Leptospirosis tidak menular langsung dari pasien ke pasien. Masa inkubasi
leptospirosis adalah dua hingga 26 hari. Sekali berada di aliran darah, bakteri ini
bisa menyebar ke seluruh tubuh dan mengakibatkan gangguan khususnya hati dan
ginjal. Saat kuman masuk ke ginjal akan melakukan migrasi ke interstitium,
tubulus renal, dan tubular lumen menyebabkan nefritis interstitial dan nekrosis
tubular. Ketika berlanjut menjadi gagal ginjal biasanya disebabkan karena
kerusakan tubulus, hipovolemia karena dehidrasi dan peningkatan permeabilitas
kapiler. Gangguan hati tampak nekrosis sentrilobular dengan proliferasi sel
Kupffer, ikterus terjadi karena disfungsi sel-sel hati.
Leptospira juga dapat menginvasi otot skletal menyebabkan edema
(bengkak), vacuolisasi miofibril, dan nekrosis focal. Gangguan sirkulasi mikro
muskular dan peningkatan permeabilitas kapiler dapat menyebabkan kebocoran
cairan dan hipovolemi sirkulasi. Dalam kasus berat disseminated vasculitic
syndrome akan menyebabkan kerusakan endotelium kapiler. Gangguan paru
adalah mekanisme sekunder kerusakan pada alveolar dan vaskular interstisial
yang mengakibatkan hemoptu. Leptospira juga dapat menginvasi cairan humor
(humor aqueus) mata yang dapat menetap dalam beberapa bulan, seringkali
mengakibatkan uveitus kronis dan berulang.

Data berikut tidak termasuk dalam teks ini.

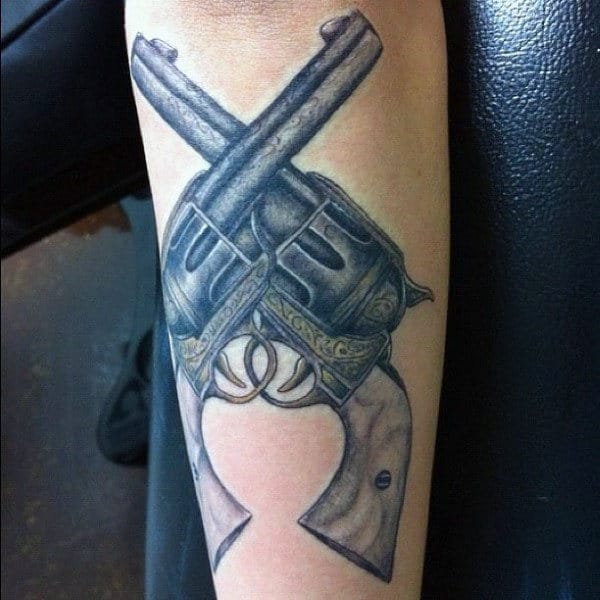 Criss Crossed Pistol Tattoo On Forearms Men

Meskipun kemungkinan dapat terjadi komplikasi yang berat tetapi lebih
sering terjadi self limiting disease dan tidak fatal. Sejauh ini, respon imun
siostemik dapat mengeliminasi kuman dari tubuh, tetapi dapat memicu reaksi
gejala inflamasi yang dapat mengakibatkan secondary end-organ injury.

6
D. Manifestasi Klinis
Masa tunas berkisar antara 2-26 hari(kebanyakan 7-13 hari) rata-rata 10 hari.

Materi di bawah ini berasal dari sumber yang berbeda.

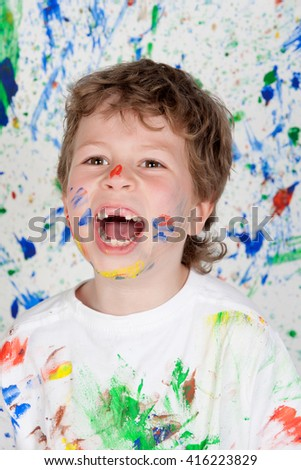 Stained paint with his mouth open child without teeth - stock photo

Pada leptospira ini ditemukan perjalanan klini sbifasik :
1. Leptopiremia (berlangsung 4-9 hari)
Timbul demam mendadak, diserta sakit kepala (frontal, oksipital atau
bitemporal). Pada otot akan timbul keluhan mialgia dan nyeri tekan (otot
gastronemius, paha pinggang,) dan diikuti heperestesia kulit. Gejala menggigil
dan demam tinggi, mual, muntah, diare, batuk, sakit dada, hemoptisis,
penurunan kesadaran, dan injeksi konjunctiva. Injeksi faringeal, kulit dengan
ruam berbentuk makular/makolupapular/urtikaria yang tersebar pada badan,
splenomegali, dan hepatomegali.
2. Fase imun (1-3 hari)
Fase imun yang berkaitan dengan munculnya antibodi IgM sementara
konsentrasi C3, tetap normal. Meningismus, demam jarang melebihi 39oC.
Gejala lain yang muncul adalah iridosiklitis, neuritis optik, mielitis, ensefalitis,
serta neuripati perifer.
3. Fase penyembuhan (minggu ke-2 sampai minggu ke-4)

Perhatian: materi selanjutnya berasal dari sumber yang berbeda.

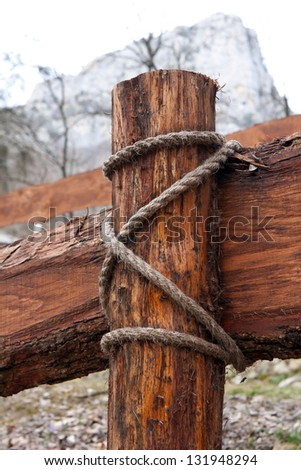 wooden fence and rope on mountain background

Dapat ditemukan adanya demam atau nyeri otot yang kemudian berangsur-
angsur hilang.
Pada hewan, Leptospirosis kadangkala tidak menunjukkan gejala klinis
(bersifat subklinis), dalam arti hewan akan tetap terlihat sehat walaupun
sebenarnya dia sudah terserang Leptospirosis. Kucing yang terinfeksi biasanya
tidak menunjukkan gejala walaupun ia mampu menyebarkan bakteri ini ke
lingkungan untuk jangka waktu yang tidak pasti.
Gejala klinis yang dapat tampak yaitu ikterus atau jaundis, yakni warna
kekuningan, karena pecahnya butir darah merah (eritrosit) sehingga ada
hemoglobin dalam urin. Gejala ini terjadi pada 50 persen kasus, terutama jika
penyababnya L. Pomona. Gejala lain yaitu demam, tidak nafsu makan, depresi,
nyeri pada bagian-bagian tubuh, gagal ginjal, gangguan kesuburan, dan kadang
kematian. Apabila penyakit ini menyerang ginjal atau hati secara akut maka gejala

7
yang timbul yaitu radang mukosa mata (konjungtivitis), radang hidung (rhinitis),
radang tonsil (tonsillitis), batuk dan sesak napas.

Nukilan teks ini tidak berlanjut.